* Start TEXT SECTION *
# address?



## ReNNeN_PiNoY (Apr 3, 2003)

someone please reply with exact address of event. thanx.


----------



## WAM (Jan 30, 2002)

Cutter Motors
402 South Hope Avenue
Santa Barbara
CA 93105


----------



## Jon Shafer (Dec 15, 2001)

Excellent map WAM!!

La Cumbre Plaza is a great place to send the significant
others this weekend I hear. Robinson's is having their twice
yearly sale.


Also, pay particular attention to the details on the map relevant
to overflow parking, namely Hope Avenue, Hitchcock Way, 
and La Cumbre Plaza.


----------



## ReNNeN_PiNoY (Apr 3, 2003)

thanks alot guys. oh and btw, does this event start at any particular time?

cya there...


----------



## e30sd (Apr 3, 2003)

3seriesCi said:


> *thanks alot guys. oh and btw, does this event start at any particular time?
> 
> cya there... *


gates open at 9 am.

Are you coming from San diego? We're meeting up at the carlsbad company stores around 5 am and leaving around 5:30. Check out the caravans forum for the san diego caravan thread for more info

here's the thread

http://www.bimmerfest.com/forums/showthread.php?s=&threadid=24667


----------



## ReNNeN_PiNoY (Apr 3, 2003)

sounds good....ill cya there


----------
* End TEXT SECTION *
WHAT THIS EXERCISE ASKS:
(a) According to the forum thread, what time do the gates open for the event?
(b) In the forum thread, take the passage from "La Cumbre Plaza is" to "La Cumbre Plaza." and write it out again with "weekend" swapped for "Saturday".
* Start MATERIAL *
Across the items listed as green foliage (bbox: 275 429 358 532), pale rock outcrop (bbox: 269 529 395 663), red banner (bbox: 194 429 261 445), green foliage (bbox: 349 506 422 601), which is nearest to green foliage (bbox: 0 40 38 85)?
* End MATERIAL *
CORRECT ANSWERS:
(a) The gates open at 9 am.

(b)
La Cumbre Plaza is a great place to send the significant
others this Saturday I hear. Robinson's is having their twice
yearly sale.


Also, pay particular attention to the details on the map relevant
to overflow parking, namely Hope Avenue, Hitchcock Way, 
and La Cumbre Plaza.